The dozens of Iridium satellites that orbit the Earth are notable for two things: the flashes of light they emit when the sun strikes them just so, and the $1.5-billion (U.S.) bankruptcy that followed their launch in the late 1990s.
The former Motorola-backed company, now known as Iridium Communications Inc., hopes the 66 satellites it will begin launching in December will have a greater legacy: allowing around-the-globe surveillance of the world's airline traffic.
The satellites, which will orbit the Earth 780 kilometres high, will carry devices that broadcast aircraft speed and locations to air-traffic controllers on the ground, allowing planes to save fuel by flying closer together and on more precise routes.
The system will be run by Aireon LLC, a joint venture of Virginia-based Iridium and Nav Canada, the domestic air-traffic controller that will be a 51-per-cent owner with an investment of $150-million.
"One of the big motivating factors for us to get involved in Aireon was the savings that this new system will bring to the airlines," said John Crichton, chief executive officer of Nav Canada, which is a private non-profit company governed by a board of directors that includes representatives of the airlines, aviation industry, government and unions.
Mr. Crichton said he is confident Aireon will be profitable, but that target is secondary to the savings it will mean for airlines.
"Even if all Aireon did was break even, we would consider it a huge success because on the North Atlantic alone, the fuel savings from a conservative low end of $125-million a year to a more realistic $200-million-plus more than justifies the investment," he said.
Aireon, whose minority owners are the Irish Aviation Authority, Naviair of Denmark and ENAV of Italy, has reached early agreements with air-traffic controllers in the United States, Britain, South Africa, Singapore and New Zealand, and expects to be up and running within three years.
The system is designed as an improvement to the current methods air-traffic controllers use to monitor and guide airplanes: radar and, to a lesser extent, a system that transmits automatic signals from an aircraft to controllers by way of a land-based receiver.
Both require ground installations and neither extend more than 240 kilometres into the ocean. This means 90 per cent of the world is a blind spot for air-traffic controllers, who must rely on periodic voice communication with planes to determine their locations. "You can imagine it as each aircraft flying with a huge bubble of airspace around them, and the more infrequent that position report, the larger the bubble is around that aircraft," said Cyriel Kronenburg, vice-president of sales at Aireon. "It's a very safe system, but it's very inefficient because it generates a large block of airspace where the controller can't do anything unless the aircraft reports himself clear of that block again."
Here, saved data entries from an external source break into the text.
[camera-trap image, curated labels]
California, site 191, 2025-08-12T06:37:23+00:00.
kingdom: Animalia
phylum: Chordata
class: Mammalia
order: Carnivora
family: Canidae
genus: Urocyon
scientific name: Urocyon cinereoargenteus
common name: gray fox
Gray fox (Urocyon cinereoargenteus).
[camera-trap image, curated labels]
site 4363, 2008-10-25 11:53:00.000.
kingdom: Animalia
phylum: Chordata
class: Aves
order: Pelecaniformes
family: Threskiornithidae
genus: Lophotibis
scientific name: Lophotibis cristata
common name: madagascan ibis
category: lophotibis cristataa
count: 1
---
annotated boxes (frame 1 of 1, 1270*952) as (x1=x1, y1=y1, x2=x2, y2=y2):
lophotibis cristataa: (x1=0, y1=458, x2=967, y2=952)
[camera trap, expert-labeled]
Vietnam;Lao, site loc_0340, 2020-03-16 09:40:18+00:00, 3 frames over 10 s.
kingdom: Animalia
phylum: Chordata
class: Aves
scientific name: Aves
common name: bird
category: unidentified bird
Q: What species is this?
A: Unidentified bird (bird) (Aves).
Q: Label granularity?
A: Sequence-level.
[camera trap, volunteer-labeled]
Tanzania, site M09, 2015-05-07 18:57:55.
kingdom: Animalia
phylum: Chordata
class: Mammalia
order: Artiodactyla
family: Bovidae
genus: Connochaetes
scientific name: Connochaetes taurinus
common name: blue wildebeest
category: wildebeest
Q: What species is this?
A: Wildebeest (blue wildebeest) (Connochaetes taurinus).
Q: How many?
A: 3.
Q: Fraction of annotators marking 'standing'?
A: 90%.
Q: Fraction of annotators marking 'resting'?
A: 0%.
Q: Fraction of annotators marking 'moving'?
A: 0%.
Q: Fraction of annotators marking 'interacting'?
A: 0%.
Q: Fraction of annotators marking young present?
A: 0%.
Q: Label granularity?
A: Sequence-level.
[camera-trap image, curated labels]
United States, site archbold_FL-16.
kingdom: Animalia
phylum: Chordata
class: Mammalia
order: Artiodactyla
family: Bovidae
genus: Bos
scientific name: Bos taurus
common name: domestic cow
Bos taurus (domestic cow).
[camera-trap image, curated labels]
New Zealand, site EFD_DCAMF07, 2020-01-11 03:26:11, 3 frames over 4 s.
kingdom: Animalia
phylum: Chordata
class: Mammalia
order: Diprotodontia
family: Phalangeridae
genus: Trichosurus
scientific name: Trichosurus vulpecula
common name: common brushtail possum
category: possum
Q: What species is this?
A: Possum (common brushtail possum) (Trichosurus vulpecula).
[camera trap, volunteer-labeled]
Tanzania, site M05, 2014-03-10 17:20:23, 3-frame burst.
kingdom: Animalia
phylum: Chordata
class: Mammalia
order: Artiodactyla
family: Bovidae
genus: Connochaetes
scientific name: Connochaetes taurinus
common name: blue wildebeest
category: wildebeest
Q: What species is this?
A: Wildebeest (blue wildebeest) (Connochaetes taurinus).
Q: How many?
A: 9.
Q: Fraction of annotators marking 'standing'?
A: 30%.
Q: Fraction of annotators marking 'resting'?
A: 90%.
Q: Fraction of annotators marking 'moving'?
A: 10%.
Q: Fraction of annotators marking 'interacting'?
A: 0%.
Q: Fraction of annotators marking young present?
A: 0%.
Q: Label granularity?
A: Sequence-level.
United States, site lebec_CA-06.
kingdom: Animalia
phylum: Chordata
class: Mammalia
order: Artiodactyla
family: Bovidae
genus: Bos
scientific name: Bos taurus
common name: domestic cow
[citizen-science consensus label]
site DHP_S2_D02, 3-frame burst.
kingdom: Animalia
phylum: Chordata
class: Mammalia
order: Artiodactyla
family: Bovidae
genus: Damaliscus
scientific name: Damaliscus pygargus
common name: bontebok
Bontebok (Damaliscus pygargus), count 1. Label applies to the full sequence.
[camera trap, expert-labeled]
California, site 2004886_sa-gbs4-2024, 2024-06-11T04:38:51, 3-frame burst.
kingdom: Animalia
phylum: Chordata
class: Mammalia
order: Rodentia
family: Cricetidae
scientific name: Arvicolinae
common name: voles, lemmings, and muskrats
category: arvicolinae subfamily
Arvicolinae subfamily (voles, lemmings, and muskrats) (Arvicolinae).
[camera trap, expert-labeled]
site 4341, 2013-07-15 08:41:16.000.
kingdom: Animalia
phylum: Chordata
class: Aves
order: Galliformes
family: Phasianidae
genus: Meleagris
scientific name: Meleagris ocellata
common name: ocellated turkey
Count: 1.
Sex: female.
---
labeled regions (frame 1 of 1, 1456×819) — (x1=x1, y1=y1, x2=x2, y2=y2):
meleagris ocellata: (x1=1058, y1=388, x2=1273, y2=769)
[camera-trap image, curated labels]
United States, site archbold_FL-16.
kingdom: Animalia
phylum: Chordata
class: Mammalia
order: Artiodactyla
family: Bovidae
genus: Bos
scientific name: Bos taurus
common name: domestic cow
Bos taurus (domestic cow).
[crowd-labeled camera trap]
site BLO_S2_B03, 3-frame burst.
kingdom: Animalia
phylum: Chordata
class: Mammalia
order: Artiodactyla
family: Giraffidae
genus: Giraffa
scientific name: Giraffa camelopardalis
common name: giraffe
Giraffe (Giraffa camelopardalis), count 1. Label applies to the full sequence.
This "bubble" between aircraft is about 100 nautical miles. Satellite communications would help reduce this to as little as five miles, allowing more planes to fly within the jet stream, or change altitude to avoid fuel-sapping turbulence, Mr. Kronenburg said.
Air Canada spokesman Peter Fitzpatrick said the airline welcomes the new system because it will allow its planes to fly the most efficient routes, burn less fuel and reduce greenhouse-gas emissions. "It will also provide an added level of safety by extending the reach of aircraft surveillance into remote areas not currently covered by conventional radar," Mr. Fitzpatrick said.
Many airlines have already equipped their planes with the equipment that can communicate with the satellites and will not face additional costs.
The new satellites, which will replace Iridium's aging fleet, will also allow Iridium to update its satellite phone business, used by the military, the marine industry and people in remote areas, such as Australian ranchers.
Before going bankrupt in 1999, the company spent $5-billion launching the satellites, only to find its phone service was obsolete and overpriced even before it was working properly. Iridium could not compete with the far cheaper cellular offerings that were beginning to catch on, and its 1999 bankruptcy was among the biggest technology company failures at the time. Investors brought the company out of bankruptcy for $25-million, and the company emerged in its present form.
"They tried to come out with a service, just a simple big phone that worked outdoors, with a big cost structure using lots and lots of debt. There's just no way that could have operated," said Matthew Desch, Iridium's CEO since 2006 and a former Nortel Networks Corp. executive. In 2014, Iridium posted a profit of $75-million on $400-million in sales with 660,000 subscribers. It is spending $3-billion launching the new satellites in a gamble that is hedged with partnerships such as the one with Nav Canada, said Mr. Desch, an Ohio native and a computer engineer who describes himself as a space and aviation nut who got his pilot's licence as a teenager.
When the first two satellites are rocketed into space at a Russian military base in December, he'll be there. The other satellites, which are about the size of a Cessna airplane, are scheduled to be launched beginning in April from California's Vandenberg Air Force Base by Elon Musk's Space Exploration Technologies Corp., a company that made headlines after one of its rockets exploded shortly after launching on June 28.
Mr. Desch, 57, said he is confident the launch will be on schedule and successful.
"You're disappointed any time there is a failure, but launching is a difficult thing to do," he said. "They have been extremely successful. In some ways, I'm glad it happened now … because as one of my space guys said, you always want to be on the launch after a failure because everyone is really paying a lot of attention."